Insights from nearly 40,000 patients with AF across the four sequential GARFIELD-AF cohorts from 2010 to 2015 show a shift in how AF is being managed across the globe. Overall, patients initiated on anticoagulant treatment for stroke prevention increased from 57.4 percent to 71.1 percent. Use of vitamin K antagonists (VKAs) and antiplatelets (combined or alone) fell from 83.4 percent to 50.6 percent, whilst use of non-vitamin K antagonist oral anticoagulants (NOACs) with or without an antiplatelet increased from 4.1 percent to 37 percent.
"This evolution in treatment patterns is consistent with the adoption of innovative therapies for stroke prevention," said Prof.

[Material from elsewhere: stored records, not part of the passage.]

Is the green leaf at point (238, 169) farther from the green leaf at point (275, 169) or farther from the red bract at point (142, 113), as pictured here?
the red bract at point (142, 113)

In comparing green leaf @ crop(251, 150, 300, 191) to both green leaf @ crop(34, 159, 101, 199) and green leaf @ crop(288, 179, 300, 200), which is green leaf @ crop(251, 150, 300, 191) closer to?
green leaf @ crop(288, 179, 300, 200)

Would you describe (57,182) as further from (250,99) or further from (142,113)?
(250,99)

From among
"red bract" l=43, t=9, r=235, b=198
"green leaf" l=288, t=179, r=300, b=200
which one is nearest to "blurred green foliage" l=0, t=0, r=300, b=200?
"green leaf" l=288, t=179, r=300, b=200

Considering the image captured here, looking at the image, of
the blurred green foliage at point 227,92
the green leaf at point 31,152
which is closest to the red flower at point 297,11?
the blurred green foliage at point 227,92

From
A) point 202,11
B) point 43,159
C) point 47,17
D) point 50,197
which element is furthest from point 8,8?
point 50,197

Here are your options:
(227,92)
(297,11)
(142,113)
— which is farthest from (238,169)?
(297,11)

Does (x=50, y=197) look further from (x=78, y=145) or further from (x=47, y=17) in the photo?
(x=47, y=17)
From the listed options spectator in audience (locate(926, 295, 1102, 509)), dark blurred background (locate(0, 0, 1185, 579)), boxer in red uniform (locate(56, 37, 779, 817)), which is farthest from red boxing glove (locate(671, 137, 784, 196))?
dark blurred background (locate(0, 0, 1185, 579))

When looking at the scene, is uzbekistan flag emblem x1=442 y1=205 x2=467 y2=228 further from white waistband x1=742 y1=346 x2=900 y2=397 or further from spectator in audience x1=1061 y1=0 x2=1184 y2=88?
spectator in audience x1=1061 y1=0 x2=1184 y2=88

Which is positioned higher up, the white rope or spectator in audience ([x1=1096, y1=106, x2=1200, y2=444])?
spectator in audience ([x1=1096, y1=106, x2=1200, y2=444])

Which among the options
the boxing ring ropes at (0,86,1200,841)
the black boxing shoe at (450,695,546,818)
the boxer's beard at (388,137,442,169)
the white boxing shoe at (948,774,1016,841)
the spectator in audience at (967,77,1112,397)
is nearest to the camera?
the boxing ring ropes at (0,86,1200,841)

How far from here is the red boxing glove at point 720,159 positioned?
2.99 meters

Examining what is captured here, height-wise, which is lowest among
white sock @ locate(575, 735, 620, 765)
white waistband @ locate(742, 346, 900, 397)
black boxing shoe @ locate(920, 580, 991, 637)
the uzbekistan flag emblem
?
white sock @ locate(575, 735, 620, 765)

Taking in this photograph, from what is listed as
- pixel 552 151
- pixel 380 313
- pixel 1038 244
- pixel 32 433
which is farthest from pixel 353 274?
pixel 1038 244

Ajay Kakkar, professor of surgery at University College London and director of the Thrombosis Research Institute. "The remaining challenge, however, is to ensure that the correct patient receives the appropriate therapy."
Prof. John Camm of St George's University, London expanded on the treatment patterns revealed in GARFIELD-AF: "While we are seeing an overall increase in the use of appropriate anticoagulation therapy, GARFIELD-AF reveals a substantial variation in NOAC uptake between countries. Analysis in over 20,000 newly diagnosed AF patients across Europe from cohorts 1-3 showed these variations ranged from 2.6 percent to 58 percent. The ongoing insights being gathered across countries and different care settings will help clinicians better understand how to improve care and outcomes for AF patients."
GARFIELD-AF is the largest ongoing prospective registry of patients with newly diagnosed AF and at least one additional stroke risk factor. The ongoing real-world insights continuing to be gathered from the registry are being converted into real-world evidence that help inform and identify areas where the medical community can continue to improve patient outcomes.